→ Written tasks
**a)** Set down the part of the JAXP excerpt that opens with the words containing "Listing 2. Using" and closes with "the supplied Document)", copying it exactly.
**b)** Answer these questions from the JAXP excerpt:
(i) What file name is passed to the File constructor in the example that writes to disk?
(ii) Which class wraps the ContentHandler to produce a Result?
(iii) Understanding which two interfaces, according to the final sentence, puts you halfway to mastering XML transformations?
++++ Extract provided
Listing 2 shows some simple examples, much like those you saw for Source in Listing 1:


Listing 2. Using implementations of the Result interface
// Write to a file on disk
Result fileResult = 
  new StreamResult(new File("output.xml"));
 
// Write a Result to a DOM tree (inserted into the supplied Document)
Document myDomDocument = getDocument();
Result domResult = new DOMResult(myDomDocument);

// Create a Result from an OutputStream
BufferedOutputStream bos = 
  new BufferedOutputStream(getOutputStream());
Result streamResult = new StreamResult(bos);

// Create a Result to write to a SAX ContentHandler
ContentHandler myContentHandler = new MyContentHandler();
Result saxResult = new SAXResult(myContentHandler);

Once you understand the Source and Result interfaces -- and the implementations that come bundled with JAXP -- you're already halfway to mastering XML transformations.
++++++++
++++ Material supplied
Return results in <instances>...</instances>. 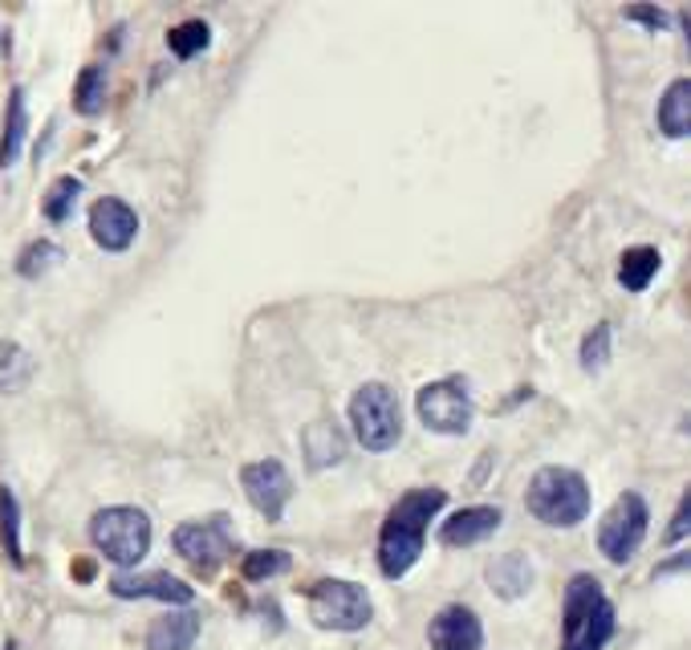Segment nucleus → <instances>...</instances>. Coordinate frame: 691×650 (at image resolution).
Wrapping results in <instances>:
<instances>
[{
    "label": "nucleus",
    "instance_id": "nucleus-12",
    "mask_svg": "<svg viewBox=\"0 0 691 650\" xmlns=\"http://www.w3.org/2000/svg\"><path fill=\"white\" fill-rule=\"evenodd\" d=\"M110 593L114 598H127V602H134V598H156V602L163 606H191L196 602V590H191L188 581L171 578V573H114L110 578Z\"/></svg>",
    "mask_w": 691,
    "mask_h": 650
},
{
    "label": "nucleus",
    "instance_id": "nucleus-14",
    "mask_svg": "<svg viewBox=\"0 0 691 650\" xmlns=\"http://www.w3.org/2000/svg\"><path fill=\"white\" fill-rule=\"evenodd\" d=\"M504 524V512L497 504H477V509H460L455 517L443 520L440 529V541L448 549H468V544H480L489 541L492 532Z\"/></svg>",
    "mask_w": 691,
    "mask_h": 650
},
{
    "label": "nucleus",
    "instance_id": "nucleus-1",
    "mask_svg": "<svg viewBox=\"0 0 691 650\" xmlns=\"http://www.w3.org/2000/svg\"><path fill=\"white\" fill-rule=\"evenodd\" d=\"M448 504V492L443 488H411L403 497L394 500V509L387 512L379 529V569L391 581L407 578L411 566L423 553V541H428V524L431 517Z\"/></svg>",
    "mask_w": 691,
    "mask_h": 650
},
{
    "label": "nucleus",
    "instance_id": "nucleus-15",
    "mask_svg": "<svg viewBox=\"0 0 691 650\" xmlns=\"http://www.w3.org/2000/svg\"><path fill=\"white\" fill-rule=\"evenodd\" d=\"M200 614L183 606V610H168L147 627V650H191L200 639Z\"/></svg>",
    "mask_w": 691,
    "mask_h": 650
},
{
    "label": "nucleus",
    "instance_id": "nucleus-31",
    "mask_svg": "<svg viewBox=\"0 0 691 650\" xmlns=\"http://www.w3.org/2000/svg\"><path fill=\"white\" fill-rule=\"evenodd\" d=\"M4 650H17V647H12V642H4Z\"/></svg>",
    "mask_w": 691,
    "mask_h": 650
},
{
    "label": "nucleus",
    "instance_id": "nucleus-8",
    "mask_svg": "<svg viewBox=\"0 0 691 650\" xmlns=\"http://www.w3.org/2000/svg\"><path fill=\"white\" fill-rule=\"evenodd\" d=\"M647 524H651V509H647V500L639 492H622L610 512L602 517V529H598V549L607 561L614 566H627L634 553H639V544L647 537Z\"/></svg>",
    "mask_w": 691,
    "mask_h": 650
},
{
    "label": "nucleus",
    "instance_id": "nucleus-19",
    "mask_svg": "<svg viewBox=\"0 0 691 650\" xmlns=\"http://www.w3.org/2000/svg\"><path fill=\"white\" fill-rule=\"evenodd\" d=\"M659 264H663V257H659V249H651V244H639V249H627L619 260V281L622 289H631V293H643L647 284H651V277L659 272Z\"/></svg>",
    "mask_w": 691,
    "mask_h": 650
},
{
    "label": "nucleus",
    "instance_id": "nucleus-13",
    "mask_svg": "<svg viewBox=\"0 0 691 650\" xmlns=\"http://www.w3.org/2000/svg\"><path fill=\"white\" fill-rule=\"evenodd\" d=\"M431 650H484V622L468 606H443L428 622Z\"/></svg>",
    "mask_w": 691,
    "mask_h": 650
},
{
    "label": "nucleus",
    "instance_id": "nucleus-29",
    "mask_svg": "<svg viewBox=\"0 0 691 650\" xmlns=\"http://www.w3.org/2000/svg\"><path fill=\"white\" fill-rule=\"evenodd\" d=\"M688 524H691V492H683V497H680V504H675V517H671L668 544L683 541V537H688Z\"/></svg>",
    "mask_w": 691,
    "mask_h": 650
},
{
    "label": "nucleus",
    "instance_id": "nucleus-20",
    "mask_svg": "<svg viewBox=\"0 0 691 650\" xmlns=\"http://www.w3.org/2000/svg\"><path fill=\"white\" fill-rule=\"evenodd\" d=\"M24 134H29V110H24V90L17 86L9 94V114H4V142H0V167H12L21 159Z\"/></svg>",
    "mask_w": 691,
    "mask_h": 650
},
{
    "label": "nucleus",
    "instance_id": "nucleus-5",
    "mask_svg": "<svg viewBox=\"0 0 691 650\" xmlns=\"http://www.w3.org/2000/svg\"><path fill=\"white\" fill-rule=\"evenodd\" d=\"M306 602H310L313 627L338 630V634H354V630L370 627V618H374L370 593L362 590L358 581H342V578L313 581L310 593H306Z\"/></svg>",
    "mask_w": 691,
    "mask_h": 650
},
{
    "label": "nucleus",
    "instance_id": "nucleus-11",
    "mask_svg": "<svg viewBox=\"0 0 691 650\" xmlns=\"http://www.w3.org/2000/svg\"><path fill=\"white\" fill-rule=\"evenodd\" d=\"M90 237L102 252H127L139 237V216L119 196H102L90 208Z\"/></svg>",
    "mask_w": 691,
    "mask_h": 650
},
{
    "label": "nucleus",
    "instance_id": "nucleus-23",
    "mask_svg": "<svg viewBox=\"0 0 691 650\" xmlns=\"http://www.w3.org/2000/svg\"><path fill=\"white\" fill-rule=\"evenodd\" d=\"M168 46L179 61H188L212 46V29H208V21H179L168 33Z\"/></svg>",
    "mask_w": 691,
    "mask_h": 650
},
{
    "label": "nucleus",
    "instance_id": "nucleus-7",
    "mask_svg": "<svg viewBox=\"0 0 691 650\" xmlns=\"http://www.w3.org/2000/svg\"><path fill=\"white\" fill-rule=\"evenodd\" d=\"M415 411L423 419V427L435 431V436H464L472 427L477 407H472V390H468L464 379H440L419 390Z\"/></svg>",
    "mask_w": 691,
    "mask_h": 650
},
{
    "label": "nucleus",
    "instance_id": "nucleus-4",
    "mask_svg": "<svg viewBox=\"0 0 691 650\" xmlns=\"http://www.w3.org/2000/svg\"><path fill=\"white\" fill-rule=\"evenodd\" d=\"M90 541L107 561L131 569L139 566L151 549V517L131 504H114V509H98L90 520Z\"/></svg>",
    "mask_w": 691,
    "mask_h": 650
},
{
    "label": "nucleus",
    "instance_id": "nucleus-30",
    "mask_svg": "<svg viewBox=\"0 0 691 650\" xmlns=\"http://www.w3.org/2000/svg\"><path fill=\"white\" fill-rule=\"evenodd\" d=\"M627 17H631V21L651 24V29H663V24H668V17H663V9H643V4H631V9H627Z\"/></svg>",
    "mask_w": 691,
    "mask_h": 650
},
{
    "label": "nucleus",
    "instance_id": "nucleus-9",
    "mask_svg": "<svg viewBox=\"0 0 691 650\" xmlns=\"http://www.w3.org/2000/svg\"><path fill=\"white\" fill-rule=\"evenodd\" d=\"M176 553L188 561L200 578H216V569L224 566L228 553L237 549L232 544V529H228V517H208V520H188V524H179L176 529Z\"/></svg>",
    "mask_w": 691,
    "mask_h": 650
},
{
    "label": "nucleus",
    "instance_id": "nucleus-28",
    "mask_svg": "<svg viewBox=\"0 0 691 650\" xmlns=\"http://www.w3.org/2000/svg\"><path fill=\"white\" fill-rule=\"evenodd\" d=\"M610 321H598L594 330L585 333V342H582V370H602L607 367V358H610Z\"/></svg>",
    "mask_w": 691,
    "mask_h": 650
},
{
    "label": "nucleus",
    "instance_id": "nucleus-2",
    "mask_svg": "<svg viewBox=\"0 0 691 650\" xmlns=\"http://www.w3.org/2000/svg\"><path fill=\"white\" fill-rule=\"evenodd\" d=\"M619 614L607 598L602 581L590 573H573L565 586V614H561V650H607L614 639Z\"/></svg>",
    "mask_w": 691,
    "mask_h": 650
},
{
    "label": "nucleus",
    "instance_id": "nucleus-24",
    "mask_svg": "<svg viewBox=\"0 0 691 650\" xmlns=\"http://www.w3.org/2000/svg\"><path fill=\"white\" fill-rule=\"evenodd\" d=\"M102 102H107V78H102V66H86L82 73H78V90H73V110L78 114H98L102 110Z\"/></svg>",
    "mask_w": 691,
    "mask_h": 650
},
{
    "label": "nucleus",
    "instance_id": "nucleus-21",
    "mask_svg": "<svg viewBox=\"0 0 691 650\" xmlns=\"http://www.w3.org/2000/svg\"><path fill=\"white\" fill-rule=\"evenodd\" d=\"M33 379V358L17 342H0V390H24Z\"/></svg>",
    "mask_w": 691,
    "mask_h": 650
},
{
    "label": "nucleus",
    "instance_id": "nucleus-27",
    "mask_svg": "<svg viewBox=\"0 0 691 650\" xmlns=\"http://www.w3.org/2000/svg\"><path fill=\"white\" fill-rule=\"evenodd\" d=\"M58 260H61L58 244H49V240H37V244H29V249L21 252V260H17V272L33 281V277H41V272H46L49 264H58Z\"/></svg>",
    "mask_w": 691,
    "mask_h": 650
},
{
    "label": "nucleus",
    "instance_id": "nucleus-10",
    "mask_svg": "<svg viewBox=\"0 0 691 650\" xmlns=\"http://www.w3.org/2000/svg\"><path fill=\"white\" fill-rule=\"evenodd\" d=\"M240 484H244V497L261 517L281 520L289 497H293V480H289L286 463L281 460H257L240 468Z\"/></svg>",
    "mask_w": 691,
    "mask_h": 650
},
{
    "label": "nucleus",
    "instance_id": "nucleus-25",
    "mask_svg": "<svg viewBox=\"0 0 691 650\" xmlns=\"http://www.w3.org/2000/svg\"><path fill=\"white\" fill-rule=\"evenodd\" d=\"M286 569H293V557L281 553V549H252L244 561H240V573H244V581H269L277 578V573H286Z\"/></svg>",
    "mask_w": 691,
    "mask_h": 650
},
{
    "label": "nucleus",
    "instance_id": "nucleus-18",
    "mask_svg": "<svg viewBox=\"0 0 691 650\" xmlns=\"http://www.w3.org/2000/svg\"><path fill=\"white\" fill-rule=\"evenodd\" d=\"M659 127H663L668 139H683L691 130V82L688 78L668 86V94L659 102Z\"/></svg>",
    "mask_w": 691,
    "mask_h": 650
},
{
    "label": "nucleus",
    "instance_id": "nucleus-3",
    "mask_svg": "<svg viewBox=\"0 0 691 650\" xmlns=\"http://www.w3.org/2000/svg\"><path fill=\"white\" fill-rule=\"evenodd\" d=\"M590 484H585L582 472L573 468H558L549 463L541 472H533L529 480V492H524V509L533 512L541 524H553V529H573L590 517Z\"/></svg>",
    "mask_w": 691,
    "mask_h": 650
},
{
    "label": "nucleus",
    "instance_id": "nucleus-26",
    "mask_svg": "<svg viewBox=\"0 0 691 650\" xmlns=\"http://www.w3.org/2000/svg\"><path fill=\"white\" fill-rule=\"evenodd\" d=\"M78 191H82V183L78 179H58L53 188H49V196H46V220H53V224H66L70 220V212H73V203H78Z\"/></svg>",
    "mask_w": 691,
    "mask_h": 650
},
{
    "label": "nucleus",
    "instance_id": "nucleus-17",
    "mask_svg": "<svg viewBox=\"0 0 691 650\" xmlns=\"http://www.w3.org/2000/svg\"><path fill=\"white\" fill-rule=\"evenodd\" d=\"M345 456V439L330 419H318V423L306 427V460H310L313 472H322L330 463H342Z\"/></svg>",
    "mask_w": 691,
    "mask_h": 650
},
{
    "label": "nucleus",
    "instance_id": "nucleus-22",
    "mask_svg": "<svg viewBox=\"0 0 691 650\" xmlns=\"http://www.w3.org/2000/svg\"><path fill=\"white\" fill-rule=\"evenodd\" d=\"M0 541H4V553H9L12 566H24L21 553V504L12 497V488H0Z\"/></svg>",
    "mask_w": 691,
    "mask_h": 650
},
{
    "label": "nucleus",
    "instance_id": "nucleus-16",
    "mask_svg": "<svg viewBox=\"0 0 691 650\" xmlns=\"http://www.w3.org/2000/svg\"><path fill=\"white\" fill-rule=\"evenodd\" d=\"M489 586L497 598H504V602H517L521 593H529V586H533V566H529V557L524 553H504L497 557L489 566Z\"/></svg>",
    "mask_w": 691,
    "mask_h": 650
},
{
    "label": "nucleus",
    "instance_id": "nucleus-6",
    "mask_svg": "<svg viewBox=\"0 0 691 650\" xmlns=\"http://www.w3.org/2000/svg\"><path fill=\"white\" fill-rule=\"evenodd\" d=\"M350 423L367 451H391L403 436V411L387 382H367L350 399Z\"/></svg>",
    "mask_w": 691,
    "mask_h": 650
}]
</instances>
++++++++
→ Responses to the tasks
**a)**
Listing 2. Using implementations of the Result interface
// Write to a file on disk
Result fileResult = 
  new StreamResult(new File("output.xml"));
 
// Write a Result to a DOM tree (inserted into the supplied Document)

**b)**
(i) output.xml
(ii) SAXResult
(iii) Source and Result